This set of five china bone dishes was donated to our collection in 1977. The dishes are crescent-shaped, with white centers and pink borders with gilt edging. The edging is scalloped. The dishes are unmarked. They were purchased as a wedding gift at the Sacramento Breuners Home Furnishings Store in 1905 for five dollars.

Breuner's Home Furnishings, Sacramento, 1898. By Internet Archive Book Images - Image from page 15 of "Florida, its history and its romance" (1898), CC BY-SA 2.0

Bone dishes were used to separate fish or chicken bones from the uneaten food on the dinner plate. Most were crescent-shaped and were placed on the left side of plate, above the forks, and sometimes to the top of the main plate. They were made of porcelain and china and came in different shapes and patterns. They were a common wedding gift and could be purchased in sets.

Nashville Banner, January 25, 1910

Nineteenth-century formal dining was a complex affair. Elaborate tables settings included dishes and utensils for every type of food.

Bone dishes on display at the Bernhard Museum

Meat was relatively expensive, so fish and other types of seafood were often on the menu. Besides its nutritional value fish was considered “easy of digestion and creates little vascular excitement and consequently forms a light and wholesome article of diet” (Placer Herald, June 18,1898).

Image of seafood dishes from Mrs. Beeton's Book of Household Management by Isabella Beeton. First published in 1861.

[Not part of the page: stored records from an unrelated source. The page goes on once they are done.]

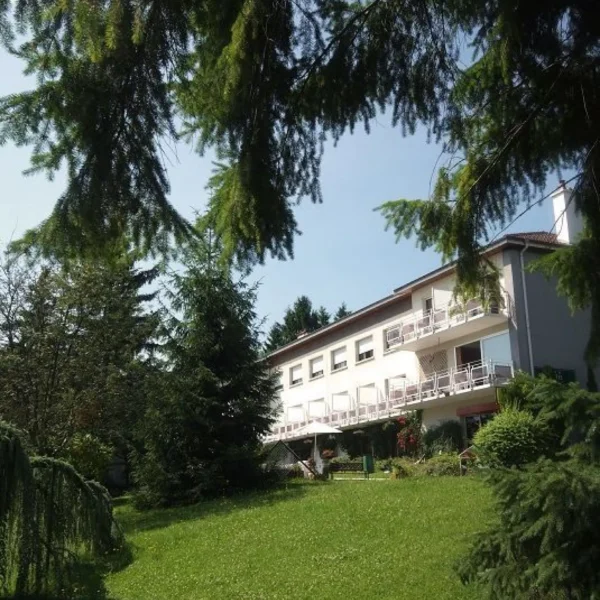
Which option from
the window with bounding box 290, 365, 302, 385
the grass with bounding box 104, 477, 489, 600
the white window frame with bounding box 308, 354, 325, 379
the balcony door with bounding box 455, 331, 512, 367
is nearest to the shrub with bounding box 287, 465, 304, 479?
the grass with bounding box 104, 477, 489, 600

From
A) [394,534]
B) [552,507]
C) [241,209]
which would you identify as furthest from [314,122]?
[394,534]

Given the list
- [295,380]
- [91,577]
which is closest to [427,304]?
[295,380]

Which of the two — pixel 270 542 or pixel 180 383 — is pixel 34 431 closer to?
pixel 180 383

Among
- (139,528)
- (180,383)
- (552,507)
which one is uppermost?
(180,383)

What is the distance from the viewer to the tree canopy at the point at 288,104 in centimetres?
556

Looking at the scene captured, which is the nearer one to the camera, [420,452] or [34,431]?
[34,431]

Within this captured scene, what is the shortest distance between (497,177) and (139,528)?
1212cm

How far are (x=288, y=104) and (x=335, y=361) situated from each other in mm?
35736

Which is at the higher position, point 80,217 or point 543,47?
point 543,47

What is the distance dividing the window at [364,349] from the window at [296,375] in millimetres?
6970

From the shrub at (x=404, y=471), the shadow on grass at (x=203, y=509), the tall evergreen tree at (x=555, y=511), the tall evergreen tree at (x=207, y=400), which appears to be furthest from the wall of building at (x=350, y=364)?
the tall evergreen tree at (x=555, y=511)

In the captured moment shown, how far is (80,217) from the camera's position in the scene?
562 cm

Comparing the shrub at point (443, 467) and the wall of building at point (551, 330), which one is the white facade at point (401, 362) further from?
the shrub at point (443, 467)

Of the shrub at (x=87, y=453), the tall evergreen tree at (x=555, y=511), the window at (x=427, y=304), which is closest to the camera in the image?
the tall evergreen tree at (x=555, y=511)
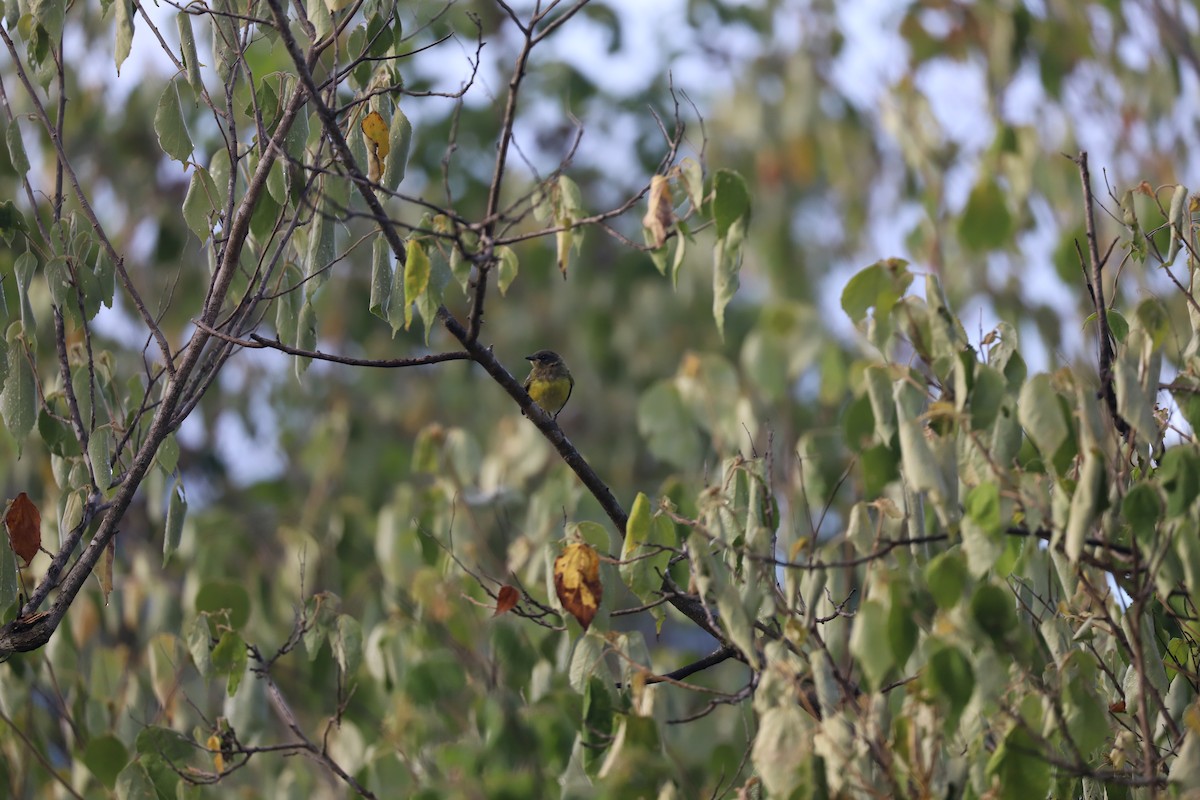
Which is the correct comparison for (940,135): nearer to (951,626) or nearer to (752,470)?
(752,470)

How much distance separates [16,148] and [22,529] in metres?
0.88

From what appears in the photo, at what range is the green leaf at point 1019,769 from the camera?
87.6 inches

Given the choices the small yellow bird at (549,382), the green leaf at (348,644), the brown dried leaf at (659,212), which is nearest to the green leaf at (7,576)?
the green leaf at (348,644)

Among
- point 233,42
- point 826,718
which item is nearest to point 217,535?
point 233,42

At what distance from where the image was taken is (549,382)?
20.7 ft

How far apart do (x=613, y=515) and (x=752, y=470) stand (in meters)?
0.45

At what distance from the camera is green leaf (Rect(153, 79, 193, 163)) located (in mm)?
2869

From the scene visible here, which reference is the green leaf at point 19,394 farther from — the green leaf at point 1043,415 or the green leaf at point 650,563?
the green leaf at point 1043,415

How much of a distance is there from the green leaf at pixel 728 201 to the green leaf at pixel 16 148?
159 cm

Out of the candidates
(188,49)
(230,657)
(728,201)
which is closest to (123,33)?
(188,49)

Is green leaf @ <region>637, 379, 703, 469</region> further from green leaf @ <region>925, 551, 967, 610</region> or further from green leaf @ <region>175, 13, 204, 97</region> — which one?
green leaf @ <region>925, 551, 967, 610</region>

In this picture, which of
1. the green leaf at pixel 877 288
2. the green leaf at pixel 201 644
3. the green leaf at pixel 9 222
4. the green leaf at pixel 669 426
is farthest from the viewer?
the green leaf at pixel 669 426

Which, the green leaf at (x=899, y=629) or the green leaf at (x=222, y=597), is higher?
the green leaf at (x=222, y=597)

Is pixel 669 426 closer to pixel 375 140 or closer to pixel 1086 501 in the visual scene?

The set of bone dishes was donated by Lillian Ballard of Napa. She was born in 1885 in the early California gold-mining town of Bodie. When she was seven her family moved to Auburn. In 1914, she married Myrt L. Ballard and the couple moved to Sacramento and later, to St. Helena and Napa. She was a 50-year member of the Order of the Eastern Star Crystal Chapter of Auburn. Lillian died in 1980.